Kaden packed it away again. “What are you going to do?”

“Nothing, yet,” Duggarn said. “The Emporium went to great lengths to retrieve the Twins alive. As soon as they realize their mistake, they’ll want to bargain.”

“What could possibly be worth this?” Sara asked.

Duggarn drew something from Inventory. A pair of skulls and a pair of books. “These are Centurion gear. I was holding them until the Twins are rank four, because the temptation to try and use it before would be too high. I have sworn an oath to return them before the System and Mortis.”

Oath acknowledged and upheld: Do not harm the Sevin or Serta by accident or design, and return their father’s tools at level seventy five.

“Why would the Emporium take them?” Kaden asked. “You have the skulls. All they have are ghosts and skeletons.”

*No one would believe they willingly surrendered the skulls. That kind of power is held on to,* Sara said with mind speak.

“Our reputation with others is stained. They imagine us brutes who delight in death and deal it at every opportunity.” Duggarn shrugged. “Death is everywhere. Death is constant. Death neither needs nor desires our aid, but Life—like the Blight—must be held in check.”

The Priest of Mortis put a hand on the dead swordswoman’s calf. “Rise by my command. The gates of eternity are shut for you. The wastelands of the beyond offer no shelter. Return to your body.”

She convulsed—and instinctively drew a Healing Potion from Inventory, sputtering blood as it ran down ruined lips. “Ransom.”

The word stood alone until her lungs healed further. “Contact the Emporium for ransom.”

Duggarn shoved Kaden aside with gentle, irresistable force. “Your employer broke into our home. Send four [Assassins] after me and a team of Beserkers to break Ymersist. Killed students and guards. Kidnapped my godchildren. I want no ransom. Nor will I send you on to Mortis’s Court.”

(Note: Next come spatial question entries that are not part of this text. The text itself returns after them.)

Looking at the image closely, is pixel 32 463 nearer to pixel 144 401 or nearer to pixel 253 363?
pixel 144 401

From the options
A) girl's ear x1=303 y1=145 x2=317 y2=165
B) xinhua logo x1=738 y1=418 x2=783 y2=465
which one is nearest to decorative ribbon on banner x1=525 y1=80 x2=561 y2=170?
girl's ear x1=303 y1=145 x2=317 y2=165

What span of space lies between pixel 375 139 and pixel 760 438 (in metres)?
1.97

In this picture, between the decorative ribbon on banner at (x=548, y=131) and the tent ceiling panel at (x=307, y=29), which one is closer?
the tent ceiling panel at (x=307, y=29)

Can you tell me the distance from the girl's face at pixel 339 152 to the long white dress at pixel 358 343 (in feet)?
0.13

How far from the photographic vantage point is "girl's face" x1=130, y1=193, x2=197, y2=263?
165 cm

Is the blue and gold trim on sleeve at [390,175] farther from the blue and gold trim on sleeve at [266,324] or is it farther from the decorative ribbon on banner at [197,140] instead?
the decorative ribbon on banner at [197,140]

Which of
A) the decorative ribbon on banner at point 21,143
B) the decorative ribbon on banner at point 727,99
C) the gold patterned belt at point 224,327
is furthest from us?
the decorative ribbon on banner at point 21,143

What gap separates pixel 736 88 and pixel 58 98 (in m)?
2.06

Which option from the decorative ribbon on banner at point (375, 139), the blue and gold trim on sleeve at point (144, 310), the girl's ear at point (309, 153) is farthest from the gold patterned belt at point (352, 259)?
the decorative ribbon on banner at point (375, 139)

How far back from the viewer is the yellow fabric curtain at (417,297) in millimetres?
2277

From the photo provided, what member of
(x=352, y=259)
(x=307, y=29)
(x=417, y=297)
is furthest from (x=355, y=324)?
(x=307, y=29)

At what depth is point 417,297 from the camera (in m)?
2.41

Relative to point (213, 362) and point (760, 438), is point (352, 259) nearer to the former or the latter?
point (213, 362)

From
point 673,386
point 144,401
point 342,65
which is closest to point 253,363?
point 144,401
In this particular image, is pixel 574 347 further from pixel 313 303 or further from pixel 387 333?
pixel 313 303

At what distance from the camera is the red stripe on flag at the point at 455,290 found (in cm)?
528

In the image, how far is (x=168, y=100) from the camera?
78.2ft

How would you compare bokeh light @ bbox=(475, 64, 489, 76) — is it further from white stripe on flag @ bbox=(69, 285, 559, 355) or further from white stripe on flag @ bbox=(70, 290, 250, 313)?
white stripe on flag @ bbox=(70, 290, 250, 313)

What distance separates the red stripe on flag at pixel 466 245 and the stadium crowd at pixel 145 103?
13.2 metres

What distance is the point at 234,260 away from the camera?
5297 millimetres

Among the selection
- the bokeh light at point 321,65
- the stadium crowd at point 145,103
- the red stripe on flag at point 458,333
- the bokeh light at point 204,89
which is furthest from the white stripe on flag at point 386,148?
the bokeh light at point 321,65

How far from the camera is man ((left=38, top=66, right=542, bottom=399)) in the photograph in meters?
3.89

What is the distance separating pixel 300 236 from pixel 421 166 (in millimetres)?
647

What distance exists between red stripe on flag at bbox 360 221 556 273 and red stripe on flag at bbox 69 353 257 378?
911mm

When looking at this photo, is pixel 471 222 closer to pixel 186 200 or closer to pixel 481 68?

The stone slab she lay on lit up with black runes, and vines of solid black Death Mana crept up to cover the woman’s body. Vines that looked a lot like the demon binding. A lot like the soul bindings on Trinity.

She screamed once. Only once, as the vines ripped at her flesh.

What remained was ruin—and the slightest glow.

A glow which darted upright, taking the shape of a shadowy woman with glowing red eyes. Her eyes locked on Duggarn and she screamed.

You have been affected by [Skill Shriek]. Your Skills will not work for (30) seconds.

The spirit dove at Duggarn.

He caught her in one hand, holding her at bay with sheer will. “Good, good. You’re so much stronger than I expected. You will serve us seven hundred years, a century for every life taken.”

Then the Centurion looked to Sara and Kaden. “I have business in the Market, too, now. Shall we?”